La gente che piace a me si trova sempre sparsa qua e là; sono dei solitari... solo che si riconoscono non appena si trovano assieme

3 Risposte a “Ma come fanno i personaggi…”

  1. Per quel che riguarda il primo punto, è qualcosa su cui devo lavorare ancora molto, perché ammetto di aver la tendenza a concentrare tutte le informazioni nei primi capitoli. Quando scrivo, ogni dettaglio sembra importantissimo. è dopo che taglio, taglio, taglio… 😀

    La descrizione fisica non mi dà problemi, se riesco a ricordarmi che il punto di vista in terza persona limitata pone dei paletti. Per l’immedesimazione ne parlavo proprio ieri con mio marito: ormai i miei protagonisti non hanno più segreti e non cado più negli errori e nelle incongruenze che c’erano all’inizio. 🙂

  2. Io cerco di focalizzare per ogni personaggio principale alcune caratteristiche centrali, sia fisiche che caratteriali, in modo da non disperdermi troppo nei dettagli.
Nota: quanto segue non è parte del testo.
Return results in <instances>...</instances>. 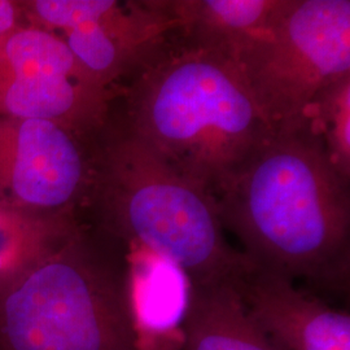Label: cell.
Returning a JSON list of instances; mask_svg holds the SVG:
<instances>
[{
    "instance_id": "1",
    "label": "cell",
    "mask_w": 350,
    "mask_h": 350,
    "mask_svg": "<svg viewBox=\"0 0 350 350\" xmlns=\"http://www.w3.org/2000/svg\"><path fill=\"white\" fill-rule=\"evenodd\" d=\"M214 201L253 266L325 291L348 288L350 180L306 126L273 131Z\"/></svg>"
},
{
    "instance_id": "2",
    "label": "cell",
    "mask_w": 350,
    "mask_h": 350,
    "mask_svg": "<svg viewBox=\"0 0 350 350\" xmlns=\"http://www.w3.org/2000/svg\"><path fill=\"white\" fill-rule=\"evenodd\" d=\"M122 122L213 199L273 133L238 64L175 31L130 75Z\"/></svg>"
},
{
    "instance_id": "3",
    "label": "cell",
    "mask_w": 350,
    "mask_h": 350,
    "mask_svg": "<svg viewBox=\"0 0 350 350\" xmlns=\"http://www.w3.org/2000/svg\"><path fill=\"white\" fill-rule=\"evenodd\" d=\"M1 350H140L130 247L73 227L0 289Z\"/></svg>"
},
{
    "instance_id": "4",
    "label": "cell",
    "mask_w": 350,
    "mask_h": 350,
    "mask_svg": "<svg viewBox=\"0 0 350 350\" xmlns=\"http://www.w3.org/2000/svg\"><path fill=\"white\" fill-rule=\"evenodd\" d=\"M101 140L94 186L108 232L173 265L188 284L237 280L250 270L252 262L226 238L211 195L163 163L122 121Z\"/></svg>"
},
{
    "instance_id": "5",
    "label": "cell",
    "mask_w": 350,
    "mask_h": 350,
    "mask_svg": "<svg viewBox=\"0 0 350 350\" xmlns=\"http://www.w3.org/2000/svg\"><path fill=\"white\" fill-rule=\"evenodd\" d=\"M237 64L273 131L299 130L318 95L350 77L349 0H283Z\"/></svg>"
},
{
    "instance_id": "6",
    "label": "cell",
    "mask_w": 350,
    "mask_h": 350,
    "mask_svg": "<svg viewBox=\"0 0 350 350\" xmlns=\"http://www.w3.org/2000/svg\"><path fill=\"white\" fill-rule=\"evenodd\" d=\"M68 126L44 120L0 122V186L18 209L65 217L88 185H95L92 167Z\"/></svg>"
},
{
    "instance_id": "7",
    "label": "cell",
    "mask_w": 350,
    "mask_h": 350,
    "mask_svg": "<svg viewBox=\"0 0 350 350\" xmlns=\"http://www.w3.org/2000/svg\"><path fill=\"white\" fill-rule=\"evenodd\" d=\"M235 287L245 310L280 350H350L349 313L305 295L286 276L252 265Z\"/></svg>"
},
{
    "instance_id": "8",
    "label": "cell",
    "mask_w": 350,
    "mask_h": 350,
    "mask_svg": "<svg viewBox=\"0 0 350 350\" xmlns=\"http://www.w3.org/2000/svg\"><path fill=\"white\" fill-rule=\"evenodd\" d=\"M183 350H280L252 319L235 280L188 284Z\"/></svg>"
},
{
    "instance_id": "9",
    "label": "cell",
    "mask_w": 350,
    "mask_h": 350,
    "mask_svg": "<svg viewBox=\"0 0 350 350\" xmlns=\"http://www.w3.org/2000/svg\"><path fill=\"white\" fill-rule=\"evenodd\" d=\"M283 0L172 1L175 33L189 44L237 63L271 23Z\"/></svg>"
},
{
    "instance_id": "10",
    "label": "cell",
    "mask_w": 350,
    "mask_h": 350,
    "mask_svg": "<svg viewBox=\"0 0 350 350\" xmlns=\"http://www.w3.org/2000/svg\"><path fill=\"white\" fill-rule=\"evenodd\" d=\"M66 217H44L0 202V289L65 237Z\"/></svg>"
},
{
    "instance_id": "11",
    "label": "cell",
    "mask_w": 350,
    "mask_h": 350,
    "mask_svg": "<svg viewBox=\"0 0 350 350\" xmlns=\"http://www.w3.org/2000/svg\"><path fill=\"white\" fill-rule=\"evenodd\" d=\"M29 75L86 78L99 85L75 60L63 38L40 27L14 29L0 38V81Z\"/></svg>"
},
{
    "instance_id": "12",
    "label": "cell",
    "mask_w": 350,
    "mask_h": 350,
    "mask_svg": "<svg viewBox=\"0 0 350 350\" xmlns=\"http://www.w3.org/2000/svg\"><path fill=\"white\" fill-rule=\"evenodd\" d=\"M350 77L325 88L305 117L314 137L325 146L338 172L350 180Z\"/></svg>"
},
{
    "instance_id": "13",
    "label": "cell",
    "mask_w": 350,
    "mask_h": 350,
    "mask_svg": "<svg viewBox=\"0 0 350 350\" xmlns=\"http://www.w3.org/2000/svg\"><path fill=\"white\" fill-rule=\"evenodd\" d=\"M118 5L112 0H38L34 14L43 25L68 31L88 23L101 21Z\"/></svg>"
},
{
    "instance_id": "14",
    "label": "cell",
    "mask_w": 350,
    "mask_h": 350,
    "mask_svg": "<svg viewBox=\"0 0 350 350\" xmlns=\"http://www.w3.org/2000/svg\"><path fill=\"white\" fill-rule=\"evenodd\" d=\"M16 11L12 3L0 0V38L5 37L14 30Z\"/></svg>"
}]
</instances>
Per il resto mi calo nel personaggio dal cui punto di vista sto raccontando e immagino la scena con i suoi occhi. Cosa noterebbe? Cosa penserebbe? Cosa proverebbe? Ci sono sempre elementi che rimangono in ombra e altri che accentrano l’attenzione. Prendo questi ultimi e li sviluppo. E spero che ne venga fuori qualcosa di buono!